**What is needed**
Read the listing below and copy out every line that holds "Category".

'''

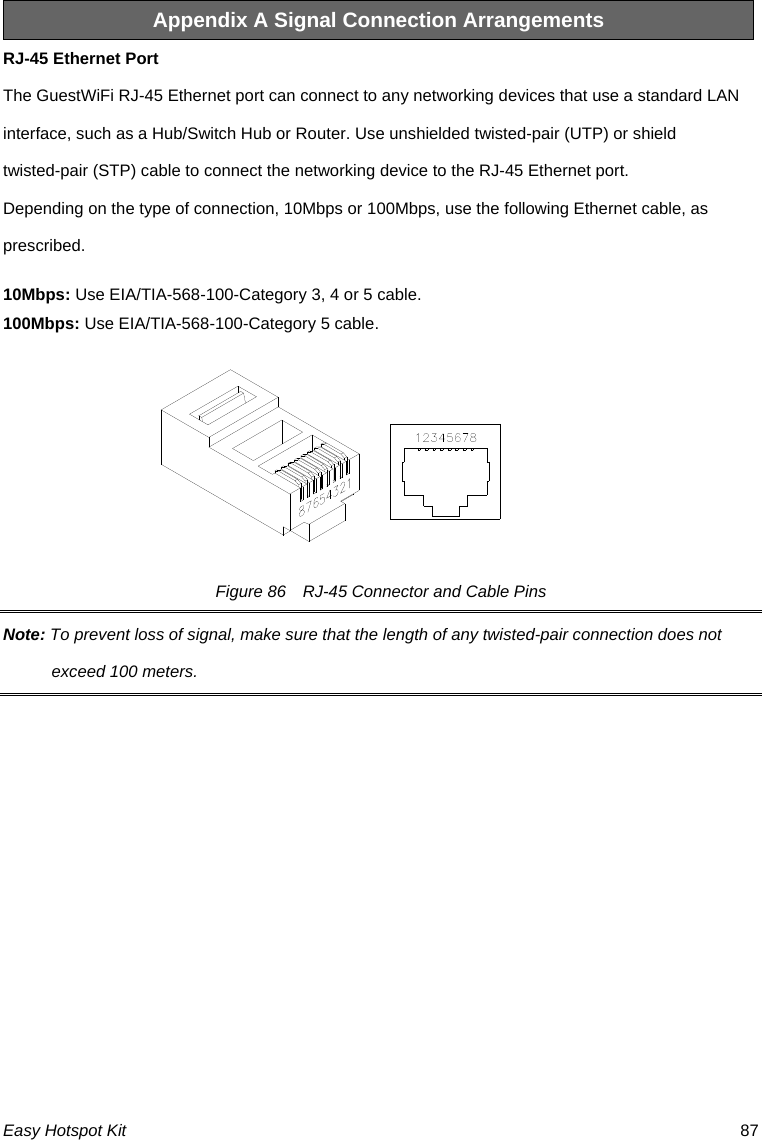 Appendix A Signal Connection Arrangements

RJ-45 Ethernet Port

The GuestWiFi RJ-45 Ethernet port can connect to any networking devices that use a standard LAN interface, such as a Hub/Switch Hub or Router. Use unshielded twisted-pair (UTP) or shield twisted-pair (STP) cable to connect the networking device to the RJ-45 Ethernet port.

Depending on the type of connection, 10Mbps or 100Mbps, use the following Ethernet cable, as prescribed.

10Mbps: Use EIA/TIA-568-100-Category 3, 4 or 5 cable.
100Mbps: Use EIA/TIA-568-100-Category 5 cable.

87654321

12345678

Figure 86 RJ-45 Connector and Cable Pins

Note: To prevent loss of signal, make sure that the length of any twisted-pair connection does not exceed 100 meters.

Easy Hotspot Kit 87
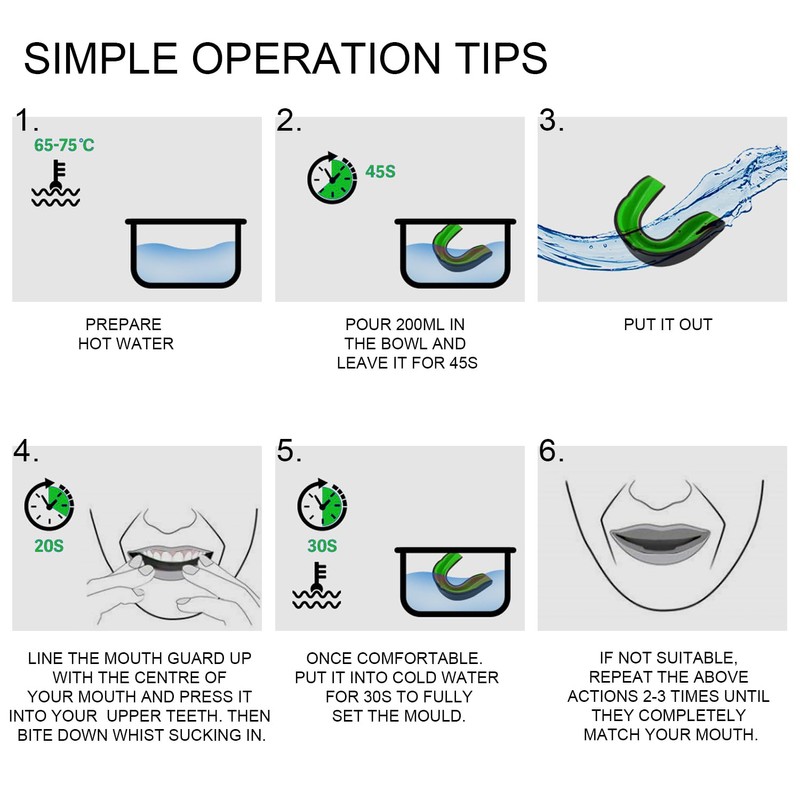 SIMPLE OPERATION TIPS

1.

65-75℃

PREPARE HOT WATER

2.

45S

POUR 200ML IN THE BOWL AND LEAVE IT FOR 45S

3.

PUT IT OUT

4.

20S

LINE THE MOUTH GUARD UP WITH THE CENTRE OF YOUR MOUTH AND PRESS IT INTO YOUR UPPER TEETH. THEN BITE DOWN WHIST SUCKING IN.

5.

30S

ONCE COMFORTABLE. PUT IT INTO COLD WATER FOR 30S TO FULLY SET THE MOULD.

6.

IF NOT SUITABLE, REPEAT THE ABOVE ACTIONS 2-3 TIMES UNTIL THEY COMPLETELY MATCH YOUR MOUTH.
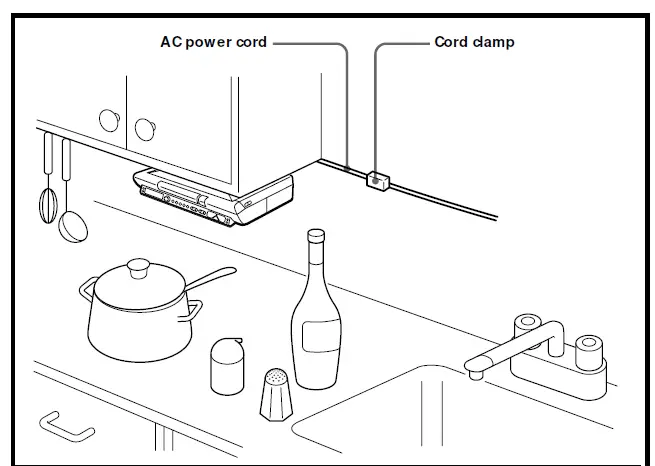 AC power cord
Cord clamp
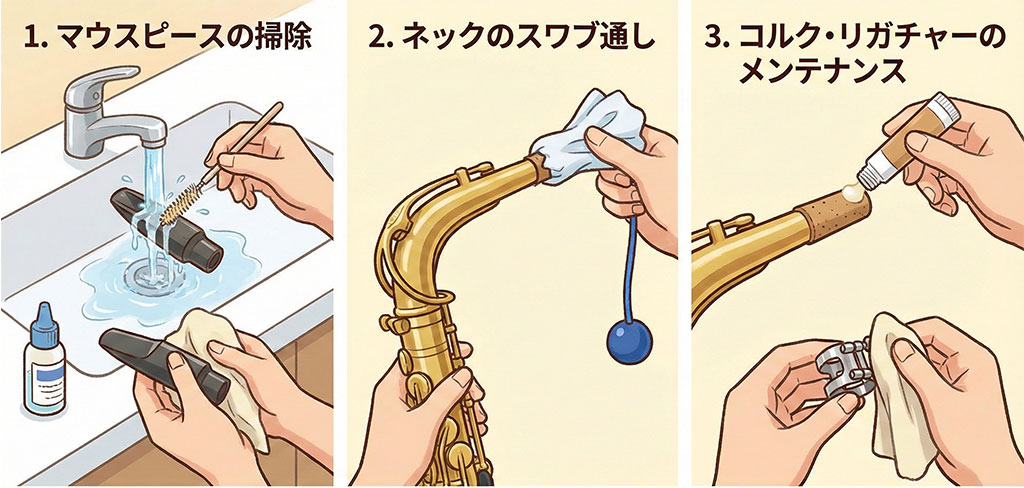 1. マウスピースの掃除

2. ネックのスワブ通し

3. コルク・リガチャーのメンテナンス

'''

**Answer box**
10Mbps: Use EIA/TIA-568-100-Category 3, 4 or 5 cable.
100Mbps: Use EIA/TIA-568-100-Category 5 cable.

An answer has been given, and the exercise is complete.